_Текст для чтения_:
Я, родившийся в Киеве, с детства знал Ирпень и в предвоенном году провел школьные каникулы там в пионерском лагере. Помню начало нашей тогдашней песенки:
Эх, Ирпень, Садовая, двенадцать,
Золотые лагерные дни…
Но лишь много лет спустя мне стало известно, что Ирпень – родовое гнездо целых поколений замечательных артистов. В Ирпене жили родители Вацлава Яновича Дворжецкого, который, в свою очередь, стал отцом Владислава и Евгения – целая актерская династия! А мне в детстве привелось ходить по тем же киевским тротуарам, вымощенным желтым кирпичом, под теми же тополями и каштанами, где бродил в пору своей юности Вацлав Янович Дворжецкий – мой земляк-киевлянин.
Но в жизни мы встретились с ним намного поздней – через два десятилетия, и не в Киеве, а в Горьком. Ставший в конце пятидесятых годов главным режиссером Горьковского театра драмы М. А. Гершт решил обновить состав труппы и пригласил ряд хороших актеров из других городов. Так в Горьковском, богатом традициями театре появились Владимир Самойлов, Лиля Дроздова, Виктор Кузнецов и Вацлав Дворжецкий.
Появился и новый ведущий режиссер – Ефим Табачников, осуществивший тогда ряд оригинальных постановок: «Палата», «Четвертый», «Ричард III», «Жили были старик со старухой».

_Данные для разбора_:

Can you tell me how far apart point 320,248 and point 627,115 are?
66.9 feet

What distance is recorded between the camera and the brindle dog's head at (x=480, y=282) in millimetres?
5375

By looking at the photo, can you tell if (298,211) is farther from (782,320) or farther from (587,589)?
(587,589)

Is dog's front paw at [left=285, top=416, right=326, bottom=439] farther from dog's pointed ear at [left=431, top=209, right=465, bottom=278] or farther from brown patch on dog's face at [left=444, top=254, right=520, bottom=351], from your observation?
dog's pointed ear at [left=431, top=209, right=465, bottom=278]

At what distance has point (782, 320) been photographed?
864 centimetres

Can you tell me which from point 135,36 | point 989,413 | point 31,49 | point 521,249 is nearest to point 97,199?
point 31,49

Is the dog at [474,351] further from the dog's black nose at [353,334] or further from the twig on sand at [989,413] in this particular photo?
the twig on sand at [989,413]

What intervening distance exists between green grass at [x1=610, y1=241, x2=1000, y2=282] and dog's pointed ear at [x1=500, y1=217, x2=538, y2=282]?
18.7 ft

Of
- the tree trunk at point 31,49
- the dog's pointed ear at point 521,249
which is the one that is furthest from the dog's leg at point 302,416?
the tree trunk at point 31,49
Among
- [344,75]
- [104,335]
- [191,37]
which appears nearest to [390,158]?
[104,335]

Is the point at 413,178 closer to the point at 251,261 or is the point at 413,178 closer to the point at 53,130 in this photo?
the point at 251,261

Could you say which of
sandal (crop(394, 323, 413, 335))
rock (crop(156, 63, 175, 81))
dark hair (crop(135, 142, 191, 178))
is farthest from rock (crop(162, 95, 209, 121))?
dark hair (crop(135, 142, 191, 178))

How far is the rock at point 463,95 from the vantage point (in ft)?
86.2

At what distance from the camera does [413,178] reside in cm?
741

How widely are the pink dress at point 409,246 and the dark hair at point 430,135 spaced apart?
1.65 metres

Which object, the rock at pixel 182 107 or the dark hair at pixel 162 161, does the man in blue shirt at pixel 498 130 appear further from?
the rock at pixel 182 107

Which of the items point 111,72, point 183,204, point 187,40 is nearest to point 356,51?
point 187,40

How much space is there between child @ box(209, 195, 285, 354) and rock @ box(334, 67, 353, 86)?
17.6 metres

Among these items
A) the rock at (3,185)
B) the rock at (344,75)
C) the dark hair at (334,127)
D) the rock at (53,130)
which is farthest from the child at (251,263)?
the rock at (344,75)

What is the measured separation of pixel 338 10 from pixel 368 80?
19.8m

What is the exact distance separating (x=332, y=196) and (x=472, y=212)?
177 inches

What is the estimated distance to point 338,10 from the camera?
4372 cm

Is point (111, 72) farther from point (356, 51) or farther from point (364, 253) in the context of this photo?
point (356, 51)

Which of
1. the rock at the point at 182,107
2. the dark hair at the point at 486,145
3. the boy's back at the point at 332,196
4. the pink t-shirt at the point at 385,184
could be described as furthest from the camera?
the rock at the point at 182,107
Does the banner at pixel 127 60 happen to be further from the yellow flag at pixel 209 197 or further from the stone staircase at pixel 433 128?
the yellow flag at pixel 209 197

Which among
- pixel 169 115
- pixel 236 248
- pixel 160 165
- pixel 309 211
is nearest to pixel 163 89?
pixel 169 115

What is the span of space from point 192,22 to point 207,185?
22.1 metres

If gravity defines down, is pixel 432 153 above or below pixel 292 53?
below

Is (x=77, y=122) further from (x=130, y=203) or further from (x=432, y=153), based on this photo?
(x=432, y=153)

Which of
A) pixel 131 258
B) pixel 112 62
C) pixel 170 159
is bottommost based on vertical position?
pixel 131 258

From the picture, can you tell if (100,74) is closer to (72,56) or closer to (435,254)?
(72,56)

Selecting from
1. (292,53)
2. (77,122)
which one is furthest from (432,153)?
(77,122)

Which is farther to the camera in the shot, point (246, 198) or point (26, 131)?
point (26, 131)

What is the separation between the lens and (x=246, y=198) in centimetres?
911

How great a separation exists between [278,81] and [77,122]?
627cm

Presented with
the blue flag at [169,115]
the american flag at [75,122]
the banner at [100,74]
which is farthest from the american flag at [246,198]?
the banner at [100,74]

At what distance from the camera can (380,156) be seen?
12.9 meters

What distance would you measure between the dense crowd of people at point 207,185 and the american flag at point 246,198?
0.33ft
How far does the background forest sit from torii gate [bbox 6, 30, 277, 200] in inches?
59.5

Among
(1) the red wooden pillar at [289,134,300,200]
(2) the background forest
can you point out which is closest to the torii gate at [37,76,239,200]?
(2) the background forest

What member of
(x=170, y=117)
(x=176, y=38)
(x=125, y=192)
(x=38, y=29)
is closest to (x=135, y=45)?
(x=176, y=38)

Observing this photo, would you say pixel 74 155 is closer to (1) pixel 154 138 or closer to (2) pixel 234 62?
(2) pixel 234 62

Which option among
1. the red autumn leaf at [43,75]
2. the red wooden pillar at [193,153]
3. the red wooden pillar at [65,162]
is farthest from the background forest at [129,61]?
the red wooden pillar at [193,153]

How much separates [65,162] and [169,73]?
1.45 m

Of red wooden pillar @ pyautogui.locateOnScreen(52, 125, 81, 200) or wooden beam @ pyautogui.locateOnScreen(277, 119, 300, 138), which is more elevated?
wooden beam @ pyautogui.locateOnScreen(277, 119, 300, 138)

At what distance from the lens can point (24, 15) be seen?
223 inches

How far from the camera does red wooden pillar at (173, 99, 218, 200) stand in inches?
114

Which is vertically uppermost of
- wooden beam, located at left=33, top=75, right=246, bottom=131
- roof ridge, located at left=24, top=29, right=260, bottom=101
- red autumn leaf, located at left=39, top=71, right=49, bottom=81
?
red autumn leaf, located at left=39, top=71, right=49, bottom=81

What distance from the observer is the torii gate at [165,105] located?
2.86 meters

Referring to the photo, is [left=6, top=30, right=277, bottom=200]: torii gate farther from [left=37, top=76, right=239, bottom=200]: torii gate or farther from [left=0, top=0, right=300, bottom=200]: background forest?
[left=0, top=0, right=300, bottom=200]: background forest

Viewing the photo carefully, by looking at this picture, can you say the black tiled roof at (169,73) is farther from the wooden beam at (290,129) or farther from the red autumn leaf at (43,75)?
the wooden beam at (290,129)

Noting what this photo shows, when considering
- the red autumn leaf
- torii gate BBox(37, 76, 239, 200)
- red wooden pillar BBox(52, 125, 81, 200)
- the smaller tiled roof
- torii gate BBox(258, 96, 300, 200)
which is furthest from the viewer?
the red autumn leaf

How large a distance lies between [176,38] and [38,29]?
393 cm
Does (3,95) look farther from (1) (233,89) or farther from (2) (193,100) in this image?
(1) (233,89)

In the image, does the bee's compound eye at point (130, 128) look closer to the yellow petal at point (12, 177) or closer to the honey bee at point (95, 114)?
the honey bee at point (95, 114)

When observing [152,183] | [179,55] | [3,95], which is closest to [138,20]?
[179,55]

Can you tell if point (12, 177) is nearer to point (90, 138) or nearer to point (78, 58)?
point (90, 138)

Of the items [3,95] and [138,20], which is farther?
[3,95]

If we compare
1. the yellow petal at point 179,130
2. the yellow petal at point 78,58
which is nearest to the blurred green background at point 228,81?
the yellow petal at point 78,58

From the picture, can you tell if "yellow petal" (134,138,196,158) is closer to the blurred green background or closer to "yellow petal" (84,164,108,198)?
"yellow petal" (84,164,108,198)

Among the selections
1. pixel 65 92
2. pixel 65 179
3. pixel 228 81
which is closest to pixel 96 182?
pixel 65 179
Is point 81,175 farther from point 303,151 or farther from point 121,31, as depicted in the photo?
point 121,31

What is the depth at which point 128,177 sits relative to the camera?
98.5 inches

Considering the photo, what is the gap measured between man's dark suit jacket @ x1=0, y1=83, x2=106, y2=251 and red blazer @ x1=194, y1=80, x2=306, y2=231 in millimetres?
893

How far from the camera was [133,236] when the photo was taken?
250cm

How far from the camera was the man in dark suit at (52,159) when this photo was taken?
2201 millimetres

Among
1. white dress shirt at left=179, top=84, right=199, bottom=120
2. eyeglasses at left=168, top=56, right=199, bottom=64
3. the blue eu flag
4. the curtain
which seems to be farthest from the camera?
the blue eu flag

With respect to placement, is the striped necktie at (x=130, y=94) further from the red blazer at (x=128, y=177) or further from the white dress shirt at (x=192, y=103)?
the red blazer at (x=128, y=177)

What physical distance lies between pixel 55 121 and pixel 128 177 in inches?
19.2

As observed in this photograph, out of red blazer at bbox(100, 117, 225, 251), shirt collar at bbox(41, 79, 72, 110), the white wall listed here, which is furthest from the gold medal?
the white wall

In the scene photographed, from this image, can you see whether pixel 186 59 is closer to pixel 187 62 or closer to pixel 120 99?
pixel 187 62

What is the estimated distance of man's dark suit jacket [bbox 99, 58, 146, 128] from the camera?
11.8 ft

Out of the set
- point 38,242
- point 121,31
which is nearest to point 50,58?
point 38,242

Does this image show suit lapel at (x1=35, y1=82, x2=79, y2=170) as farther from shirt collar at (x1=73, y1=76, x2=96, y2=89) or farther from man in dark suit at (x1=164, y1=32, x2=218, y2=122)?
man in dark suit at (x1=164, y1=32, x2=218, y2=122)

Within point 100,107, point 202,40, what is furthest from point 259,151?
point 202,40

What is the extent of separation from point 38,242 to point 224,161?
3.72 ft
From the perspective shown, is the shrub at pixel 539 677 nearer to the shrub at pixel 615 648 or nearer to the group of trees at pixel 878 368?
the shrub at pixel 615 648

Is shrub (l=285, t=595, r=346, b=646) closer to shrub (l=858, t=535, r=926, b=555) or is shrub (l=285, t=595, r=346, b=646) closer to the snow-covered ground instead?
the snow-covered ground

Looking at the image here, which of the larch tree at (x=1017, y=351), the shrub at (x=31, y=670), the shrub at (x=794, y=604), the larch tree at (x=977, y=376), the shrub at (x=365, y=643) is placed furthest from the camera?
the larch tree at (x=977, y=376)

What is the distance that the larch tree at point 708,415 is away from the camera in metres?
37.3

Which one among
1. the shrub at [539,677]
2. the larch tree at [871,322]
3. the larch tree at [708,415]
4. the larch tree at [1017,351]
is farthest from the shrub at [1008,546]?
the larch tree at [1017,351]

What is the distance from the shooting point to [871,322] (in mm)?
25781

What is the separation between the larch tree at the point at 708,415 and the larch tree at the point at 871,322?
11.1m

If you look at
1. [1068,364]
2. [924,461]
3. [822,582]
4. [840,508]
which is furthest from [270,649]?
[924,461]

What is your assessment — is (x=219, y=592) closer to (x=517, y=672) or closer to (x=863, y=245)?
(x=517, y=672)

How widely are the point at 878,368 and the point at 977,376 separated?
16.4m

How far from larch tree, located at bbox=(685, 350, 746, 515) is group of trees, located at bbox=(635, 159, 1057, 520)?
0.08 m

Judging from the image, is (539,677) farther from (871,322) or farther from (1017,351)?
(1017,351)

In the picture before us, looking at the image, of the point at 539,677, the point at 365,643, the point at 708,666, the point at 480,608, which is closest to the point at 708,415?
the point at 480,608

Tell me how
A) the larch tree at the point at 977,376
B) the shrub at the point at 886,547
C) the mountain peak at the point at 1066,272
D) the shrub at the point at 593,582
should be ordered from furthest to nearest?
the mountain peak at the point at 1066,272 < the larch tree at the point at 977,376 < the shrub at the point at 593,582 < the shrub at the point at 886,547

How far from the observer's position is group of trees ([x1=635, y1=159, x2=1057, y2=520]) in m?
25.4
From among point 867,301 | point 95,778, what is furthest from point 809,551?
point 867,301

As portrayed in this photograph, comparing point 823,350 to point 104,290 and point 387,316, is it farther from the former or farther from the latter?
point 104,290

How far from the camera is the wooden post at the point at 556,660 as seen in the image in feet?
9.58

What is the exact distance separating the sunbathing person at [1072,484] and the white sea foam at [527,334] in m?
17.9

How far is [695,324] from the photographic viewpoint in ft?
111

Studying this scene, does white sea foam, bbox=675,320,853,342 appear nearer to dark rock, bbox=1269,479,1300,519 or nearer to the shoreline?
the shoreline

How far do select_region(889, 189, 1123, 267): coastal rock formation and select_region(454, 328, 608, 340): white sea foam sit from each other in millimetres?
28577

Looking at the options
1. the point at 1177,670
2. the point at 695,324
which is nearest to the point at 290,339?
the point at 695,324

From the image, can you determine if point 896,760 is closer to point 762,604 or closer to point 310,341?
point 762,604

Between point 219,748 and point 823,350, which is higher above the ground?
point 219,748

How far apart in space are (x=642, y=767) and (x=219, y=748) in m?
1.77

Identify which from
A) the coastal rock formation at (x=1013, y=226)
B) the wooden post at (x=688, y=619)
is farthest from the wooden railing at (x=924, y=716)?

_Задание_:
Ответьте на вопросы по тексту для чтения:
1. Где автор провел школьные каникулы в предвоенном году?
2. В каком городе автор встретился с Вацлавом Яновичем Дворжецким?
3. Кто, став главным режиссером Горьковского театра драмы, пригласил актеров из других городов?

_Ответ к заданию_:
1. В Ирпене, в пионерском лагере.
2. В Горьком.
3. М. А. Гершт.